═══ Provided entries
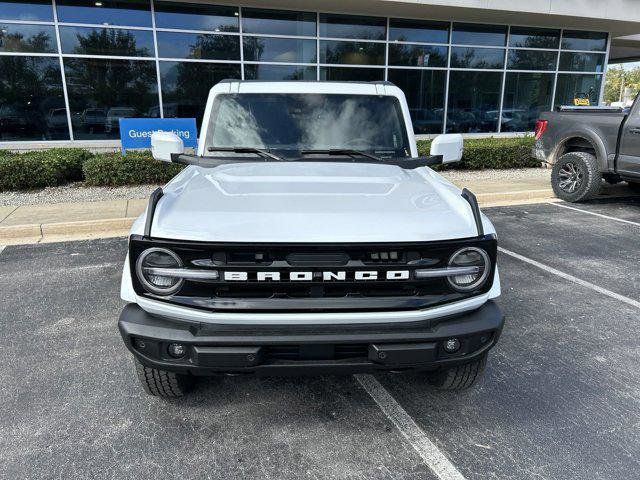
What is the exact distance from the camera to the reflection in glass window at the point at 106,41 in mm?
12531

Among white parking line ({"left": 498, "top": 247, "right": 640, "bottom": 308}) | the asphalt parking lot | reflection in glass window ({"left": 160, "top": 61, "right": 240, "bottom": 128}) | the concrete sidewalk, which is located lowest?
the asphalt parking lot

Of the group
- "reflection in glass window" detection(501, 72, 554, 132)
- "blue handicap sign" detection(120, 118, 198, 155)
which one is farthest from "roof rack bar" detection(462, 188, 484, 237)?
"reflection in glass window" detection(501, 72, 554, 132)

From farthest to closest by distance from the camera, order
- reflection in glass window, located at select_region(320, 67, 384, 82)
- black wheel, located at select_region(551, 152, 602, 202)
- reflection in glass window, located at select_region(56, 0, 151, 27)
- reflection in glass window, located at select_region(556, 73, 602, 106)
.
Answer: reflection in glass window, located at select_region(556, 73, 602, 106), reflection in glass window, located at select_region(320, 67, 384, 82), reflection in glass window, located at select_region(56, 0, 151, 27), black wheel, located at select_region(551, 152, 602, 202)

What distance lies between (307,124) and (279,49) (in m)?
11.7

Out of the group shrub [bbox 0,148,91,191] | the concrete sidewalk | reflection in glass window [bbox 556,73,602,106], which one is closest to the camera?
the concrete sidewalk

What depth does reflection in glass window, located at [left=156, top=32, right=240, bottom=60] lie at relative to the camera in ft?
43.6

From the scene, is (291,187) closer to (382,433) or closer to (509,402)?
(382,433)

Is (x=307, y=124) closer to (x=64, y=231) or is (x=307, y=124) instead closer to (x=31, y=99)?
(x=64, y=231)

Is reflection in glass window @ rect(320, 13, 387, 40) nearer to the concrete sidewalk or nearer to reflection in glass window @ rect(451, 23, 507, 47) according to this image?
reflection in glass window @ rect(451, 23, 507, 47)

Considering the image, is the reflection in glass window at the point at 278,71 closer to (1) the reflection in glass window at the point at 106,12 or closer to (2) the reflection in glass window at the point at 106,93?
(2) the reflection in glass window at the point at 106,93

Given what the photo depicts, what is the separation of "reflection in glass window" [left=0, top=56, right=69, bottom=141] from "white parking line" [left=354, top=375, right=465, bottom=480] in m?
12.8

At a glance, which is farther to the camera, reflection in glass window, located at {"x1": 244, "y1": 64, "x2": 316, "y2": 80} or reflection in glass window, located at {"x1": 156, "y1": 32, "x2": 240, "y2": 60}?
reflection in glass window, located at {"x1": 244, "y1": 64, "x2": 316, "y2": 80}

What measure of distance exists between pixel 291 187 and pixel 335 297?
2.51 feet

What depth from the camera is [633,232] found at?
7.04 metres
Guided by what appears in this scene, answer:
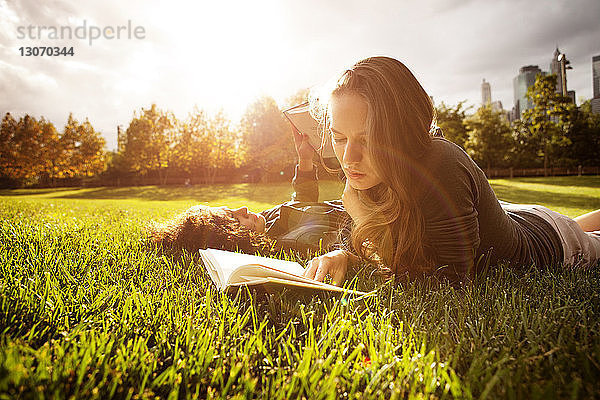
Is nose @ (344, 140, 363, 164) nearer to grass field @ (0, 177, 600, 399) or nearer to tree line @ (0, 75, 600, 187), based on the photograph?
grass field @ (0, 177, 600, 399)

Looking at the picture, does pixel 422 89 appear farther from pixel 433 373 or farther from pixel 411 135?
pixel 433 373

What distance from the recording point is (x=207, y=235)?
335cm

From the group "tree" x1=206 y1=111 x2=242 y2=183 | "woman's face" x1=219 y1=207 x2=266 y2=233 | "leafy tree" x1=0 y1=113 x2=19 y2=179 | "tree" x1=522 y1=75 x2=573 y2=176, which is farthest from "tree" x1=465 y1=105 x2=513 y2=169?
"leafy tree" x1=0 y1=113 x2=19 y2=179

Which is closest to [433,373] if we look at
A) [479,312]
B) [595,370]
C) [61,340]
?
[595,370]

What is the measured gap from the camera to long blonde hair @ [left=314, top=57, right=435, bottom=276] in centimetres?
199

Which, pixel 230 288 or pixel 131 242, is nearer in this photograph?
pixel 230 288

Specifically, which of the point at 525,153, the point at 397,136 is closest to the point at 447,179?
the point at 397,136

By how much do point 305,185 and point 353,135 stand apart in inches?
107

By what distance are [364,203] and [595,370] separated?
146cm

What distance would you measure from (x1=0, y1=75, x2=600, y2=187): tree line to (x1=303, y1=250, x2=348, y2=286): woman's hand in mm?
28608

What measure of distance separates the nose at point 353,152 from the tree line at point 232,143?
28.7 meters

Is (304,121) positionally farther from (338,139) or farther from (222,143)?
(222,143)

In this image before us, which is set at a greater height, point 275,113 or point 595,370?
point 275,113

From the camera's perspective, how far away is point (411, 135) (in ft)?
6.59
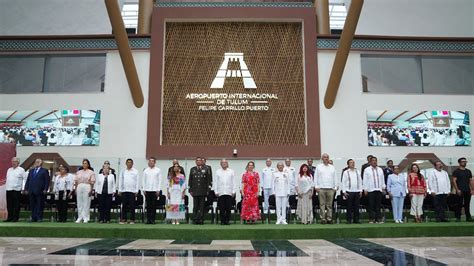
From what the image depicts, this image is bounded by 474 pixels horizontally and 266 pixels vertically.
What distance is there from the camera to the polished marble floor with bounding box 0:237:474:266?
13.8 feet

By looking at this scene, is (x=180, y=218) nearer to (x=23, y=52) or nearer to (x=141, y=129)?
(x=141, y=129)

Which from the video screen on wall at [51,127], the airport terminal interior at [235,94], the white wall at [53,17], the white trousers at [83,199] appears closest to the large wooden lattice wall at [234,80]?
the airport terminal interior at [235,94]

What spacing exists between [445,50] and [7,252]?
12.3 metres

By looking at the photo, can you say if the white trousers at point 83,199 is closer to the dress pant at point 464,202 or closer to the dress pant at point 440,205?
the dress pant at point 440,205

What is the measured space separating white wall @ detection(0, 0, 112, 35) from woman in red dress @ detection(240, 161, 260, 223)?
8912 millimetres

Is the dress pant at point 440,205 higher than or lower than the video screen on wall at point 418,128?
lower

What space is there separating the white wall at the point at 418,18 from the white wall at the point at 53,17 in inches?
372

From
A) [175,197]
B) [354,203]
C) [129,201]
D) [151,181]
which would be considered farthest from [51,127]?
[354,203]

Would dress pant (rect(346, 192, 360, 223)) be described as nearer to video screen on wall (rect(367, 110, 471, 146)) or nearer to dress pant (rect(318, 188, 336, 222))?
dress pant (rect(318, 188, 336, 222))

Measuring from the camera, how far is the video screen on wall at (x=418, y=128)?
1166 cm

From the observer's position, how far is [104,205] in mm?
8398

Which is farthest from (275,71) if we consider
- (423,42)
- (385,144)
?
(423,42)

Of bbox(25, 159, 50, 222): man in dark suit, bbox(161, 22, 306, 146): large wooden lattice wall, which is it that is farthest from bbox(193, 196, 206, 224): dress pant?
bbox(161, 22, 306, 146): large wooden lattice wall

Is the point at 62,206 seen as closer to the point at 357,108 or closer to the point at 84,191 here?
the point at 84,191
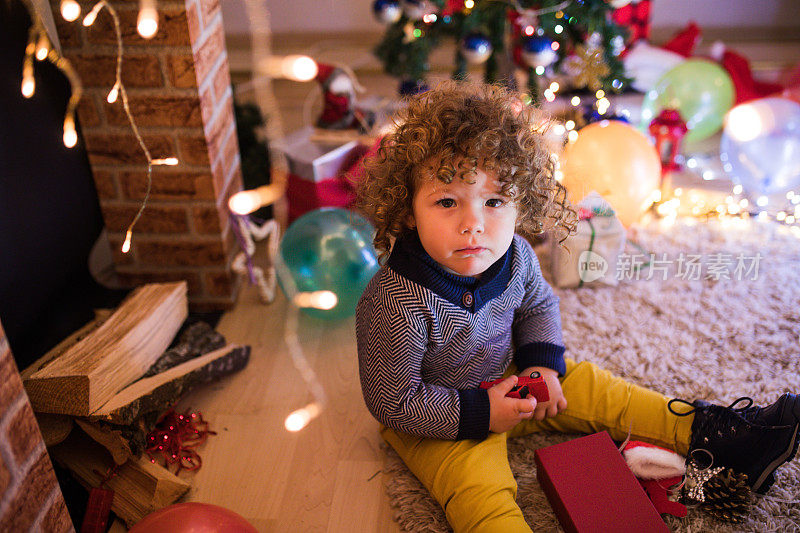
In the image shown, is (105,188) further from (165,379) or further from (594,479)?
(594,479)

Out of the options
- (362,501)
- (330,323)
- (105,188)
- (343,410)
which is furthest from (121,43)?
(362,501)

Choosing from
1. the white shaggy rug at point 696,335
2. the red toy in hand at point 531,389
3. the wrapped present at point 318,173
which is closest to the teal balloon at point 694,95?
the white shaggy rug at point 696,335

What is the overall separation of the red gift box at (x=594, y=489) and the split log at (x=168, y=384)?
2.23 ft

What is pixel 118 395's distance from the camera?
122 centimetres

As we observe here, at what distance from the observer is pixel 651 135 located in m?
2.04

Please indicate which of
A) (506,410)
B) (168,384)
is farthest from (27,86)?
(506,410)

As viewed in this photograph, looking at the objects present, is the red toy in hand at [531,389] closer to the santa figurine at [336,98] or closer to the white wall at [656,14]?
the santa figurine at [336,98]

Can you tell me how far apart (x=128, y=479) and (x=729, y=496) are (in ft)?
3.38

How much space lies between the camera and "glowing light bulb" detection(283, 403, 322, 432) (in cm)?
136

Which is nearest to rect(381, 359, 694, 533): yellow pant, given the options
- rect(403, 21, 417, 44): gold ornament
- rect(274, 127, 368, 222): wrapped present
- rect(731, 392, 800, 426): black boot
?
rect(731, 392, 800, 426): black boot

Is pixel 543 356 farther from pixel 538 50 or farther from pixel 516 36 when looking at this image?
pixel 516 36

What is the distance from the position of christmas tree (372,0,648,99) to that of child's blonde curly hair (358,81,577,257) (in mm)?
806

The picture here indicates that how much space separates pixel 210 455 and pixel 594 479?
2.34 ft

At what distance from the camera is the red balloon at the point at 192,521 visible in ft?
3.08
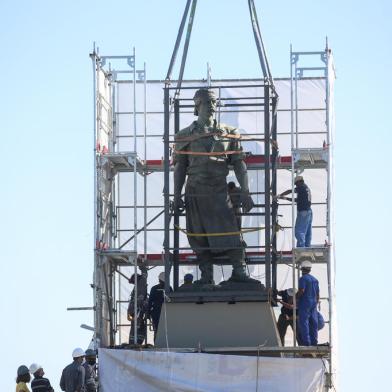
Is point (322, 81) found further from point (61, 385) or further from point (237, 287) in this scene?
point (61, 385)

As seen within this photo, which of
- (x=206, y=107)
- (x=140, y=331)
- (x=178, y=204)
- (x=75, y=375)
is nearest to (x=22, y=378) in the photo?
(x=75, y=375)

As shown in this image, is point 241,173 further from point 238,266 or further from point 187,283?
point 187,283

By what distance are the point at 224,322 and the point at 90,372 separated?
9.31ft

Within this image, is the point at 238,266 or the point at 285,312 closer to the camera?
the point at 238,266

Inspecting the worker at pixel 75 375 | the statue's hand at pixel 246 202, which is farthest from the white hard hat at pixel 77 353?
the statue's hand at pixel 246 202

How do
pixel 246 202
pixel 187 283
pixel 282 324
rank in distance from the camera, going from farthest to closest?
pixel 282 324 < pixel 187 283 < pixel 246 202

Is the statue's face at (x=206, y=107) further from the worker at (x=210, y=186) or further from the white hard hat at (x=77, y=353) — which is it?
the white hard hat at (x=77, y=353)

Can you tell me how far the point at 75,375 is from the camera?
118 feet

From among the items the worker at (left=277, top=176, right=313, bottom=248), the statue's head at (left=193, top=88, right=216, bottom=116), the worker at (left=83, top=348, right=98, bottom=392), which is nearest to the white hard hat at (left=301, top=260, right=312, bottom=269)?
the worker at (left=277, top=176, right=313, bottom=248)

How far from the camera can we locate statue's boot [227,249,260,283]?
123ft

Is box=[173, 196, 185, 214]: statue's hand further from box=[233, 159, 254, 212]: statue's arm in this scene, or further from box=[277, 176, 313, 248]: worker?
box=[277, 176, 313, 248]: worker

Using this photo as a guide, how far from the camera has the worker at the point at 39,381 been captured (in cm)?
3631

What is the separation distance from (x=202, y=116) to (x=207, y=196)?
1539 millimetres

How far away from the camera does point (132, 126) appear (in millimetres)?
42969
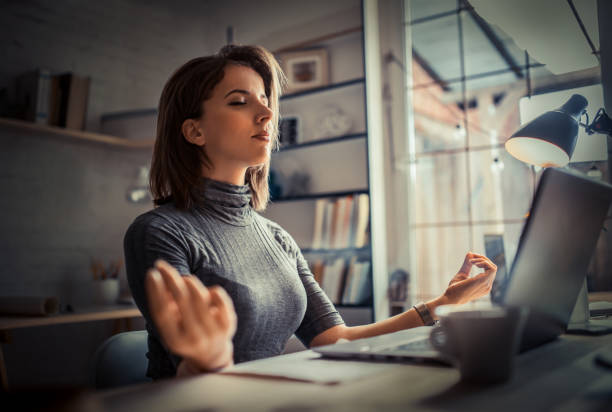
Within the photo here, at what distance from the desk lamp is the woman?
0.98ft

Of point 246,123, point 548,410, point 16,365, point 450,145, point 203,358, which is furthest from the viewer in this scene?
point 450,145

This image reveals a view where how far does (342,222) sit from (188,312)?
252 centimetres

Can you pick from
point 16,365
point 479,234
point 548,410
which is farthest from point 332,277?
point 548,410

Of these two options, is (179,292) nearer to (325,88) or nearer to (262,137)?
(262,137)

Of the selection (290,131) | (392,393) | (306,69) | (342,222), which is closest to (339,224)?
(342,222)

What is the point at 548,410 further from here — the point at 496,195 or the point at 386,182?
the point at 496,195

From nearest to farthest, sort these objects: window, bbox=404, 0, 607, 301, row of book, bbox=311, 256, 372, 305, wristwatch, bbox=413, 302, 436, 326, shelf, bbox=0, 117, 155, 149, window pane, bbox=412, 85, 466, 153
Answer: wristwatch, bbox=413, 302, 436, 326
shelf, bbox=0, 117, 155, 149
row of book, bbox=311, 256, 372, 305
window, bbox=404, 0, 607, 301
window pane, bbox=412, 85, 466, 153

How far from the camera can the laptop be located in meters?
0.67

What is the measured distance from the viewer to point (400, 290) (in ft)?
10.2

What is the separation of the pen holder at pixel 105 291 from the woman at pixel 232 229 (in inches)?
64.2

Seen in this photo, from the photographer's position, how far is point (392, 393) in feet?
1.80

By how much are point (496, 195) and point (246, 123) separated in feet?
10.6

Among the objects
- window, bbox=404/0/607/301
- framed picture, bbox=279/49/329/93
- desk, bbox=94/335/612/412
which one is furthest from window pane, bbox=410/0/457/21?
desk, bbox=94/335/612/412

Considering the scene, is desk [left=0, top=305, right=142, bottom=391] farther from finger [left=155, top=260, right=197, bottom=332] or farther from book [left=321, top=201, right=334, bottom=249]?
finger [left=155, top=260, right=197, bottom=332]
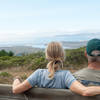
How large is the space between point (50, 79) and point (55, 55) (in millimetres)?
294

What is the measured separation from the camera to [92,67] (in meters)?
2.64

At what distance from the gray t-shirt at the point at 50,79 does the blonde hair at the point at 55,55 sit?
0.08m

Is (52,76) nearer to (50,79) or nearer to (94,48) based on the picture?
(50,79)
══════
__Goal__
Your task is to set down exactly the lines that run from the line holding "Among the objects" through the close of the entries, including both ends. Pictures stay out.

__Correct output__
Among the objects
- window, bbox=404/0/607/301
- framed picture, bbox=279/49/329/93
- desk, bbox=94/335/612/412
which one is furthest from window pane, bbox=410/0/457/21?
desk, bbox=94/335/612/412

Considering the scene, is desk [left=0, top=305, right=142, bottom=391] farther from finger [left=155, top=260, right=197, bottom=332] or farther from book [left=321, top=201, right=334, bottom=249]?
finger [left=155, top=260, right=197, bottom=332]
How large is the space between point (50, 79) and point (55, 55) (in millimetres)?
294

What is the measured separation from the camera to [92,67] (in meters)?
2.64

At what distance from the gray t-shirt at the point at 50,79 does the blonde hair at the point at 55,55 sit?
0.08m

Is (52,76) nearer to (50,79) or nearer to (94,48) based on the picture?
(50,79)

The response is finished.